İFTAR SAATLERİ SEVİNÇ VE SAADET ANLARIDIR
Her günü ve her anı, haz ve huzur zamanı olan Ramazanı amacına uygun davranışlarla değerlendirmenin gayret ve kararlılığı içinde olan YOYAV, dostlarıyla mensuplarını iftar sofralarında buluşturup dostluk ve kardeşlik bağlarını pekiştirmeye yönelik çaba ve çalışmalarını sürdürmektedir. İlk iftarını, evveli rahmet, ortası mağfiret ve sonu cehennemden kurtuluş olan bu mübarek ayın rahmet diliminin sekizinci günü olan 27 Temmuz 2012 Cuma günü Risiss Oteli’nde davasına destek veren bürokratlarla vakıf, dernek, sendika ve benzeri sivil toplum örgütlerinin başkan ve temsilcilerine vermişti.
İkincisini de mağfiret diliminin 5. günü olan 3 Ağustos 2012 Cuma (Ramazanın onbeşinci) günü aynı otelde verdi.
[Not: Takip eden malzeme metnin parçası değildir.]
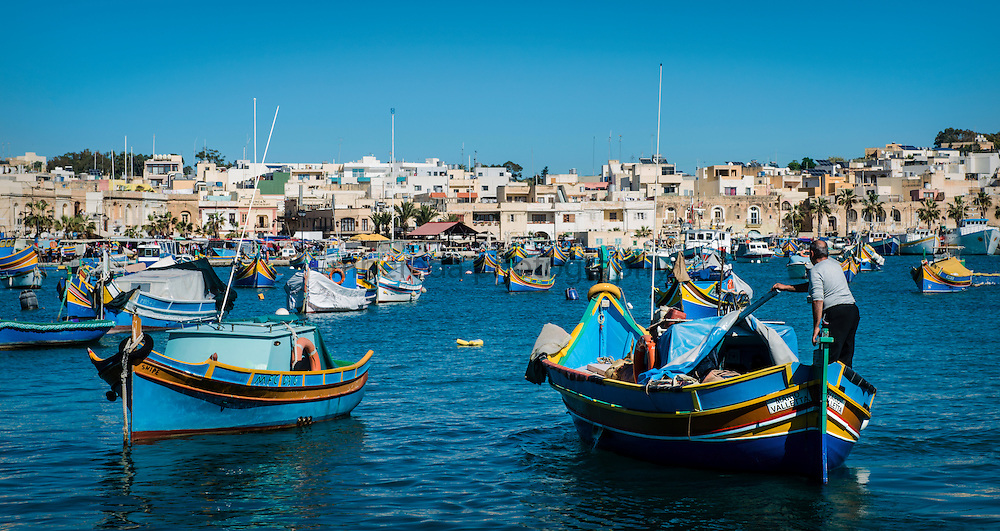 A traditional fishing boat (Luzzu) arriving at Marsaxlokk's harbour.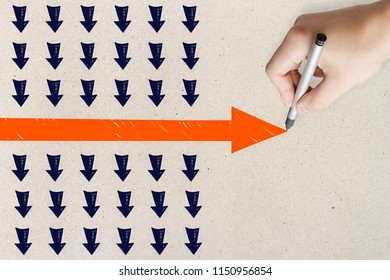 Hand drawing red arrow on concrete wall background. Leadership and success concept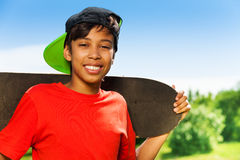 Cool boy in cap and with skateboard portrait Stock Photos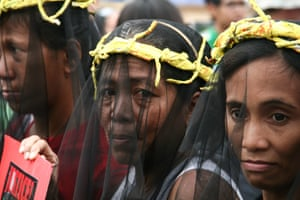 In front of the church in Quiapo, Philippines, mothers and daughters of typhoon Haiyan victims wear black veils with yellow thorns symbolizing the suffering that they are still facing due to the alleged lack of financial and reconstruction assistance form the Aquino administration.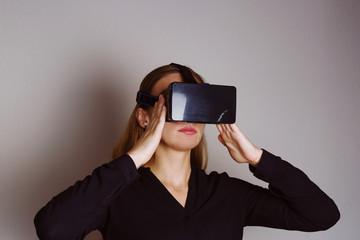Beautiful blonde woman is wearing glasses of virtual reality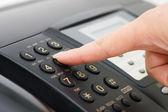 The hand presses the fax button — Stock Photo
Bazı hayırsever ve vakıf üyeleri ile kurs öğretmenleri ve kursiyerlerin katıldığı bu iftarda konuklarıyla ayrı ayrı ilgilenen YOYAV Genel Başkanı Dr. İbrahim Ateş, yaptığı yemek duasından sonra misafirlerine minnet ve şükran duygularını dilegetirdiği mesaj yüklü konuşmasında şu cümlelere yer verdi:
“Kıymetli konuklar, değerli dostlar, sevgili kardeşlerim!
Ramazan-ı şerifin onbeşinci gününde ve ikinci dilimi olan mağfiret diliminin yarısında yaşadığımız iftar sevincini siz saygıdeğer konuklarımızla paylaşmanın haz ve huzuru içinde hepinizi hürmet ve muhabbetle selamlıyor, iftarımızı onurlandırmanızdan dolayı takdir ve teşekkürlerimizi arzederek hoşgeldiniz diyorum.
İftar sevinçleri inanan insanlar için dünyadaki sevinçlerin en değerlileridirler. Zira bu sevinçler, oruç ibadetini ifa edip, açlık hâlinden tokluk hâline geçmenin verdiği doyum sevinci olmasının yanında, ondan daha değerli ve daha önemli olan ebedî ve sonsuz bir sevincin habercisi olmalarıdır ki, o da oruçlunun Rabbiyle karşılaştığı anın sevincidir. Müslümana bu iki sevinci yaşatma vesîlesi olan ibadet, oruç ibadetidir. Öyle diyor Kâinatın Efendisi (S.A.V.): “Oruçlunun iki sevinci vardır. İftarı anındaki sevinci ve Rabbine kavuştuğu anın sevinci.” Allah Teâlâ’dan bizlere bu sevinçlerin ilkini iftar saatlerinde yaşattığı gibi, ikincisini de cennet-i âlâda cemaliyle şereflendirerek de yaşatmasını diliyor ve Allah’ım! Bizleri sevdiğin, sevdirdiğin ve sevindirdiğin kullarından eyle. Cennetine girdirdiğin, cemalini gördürdüğün ve rızana erdirdiğin bahtiyar kullarından kıl ya Rabbi diye niyaz ediyoruz.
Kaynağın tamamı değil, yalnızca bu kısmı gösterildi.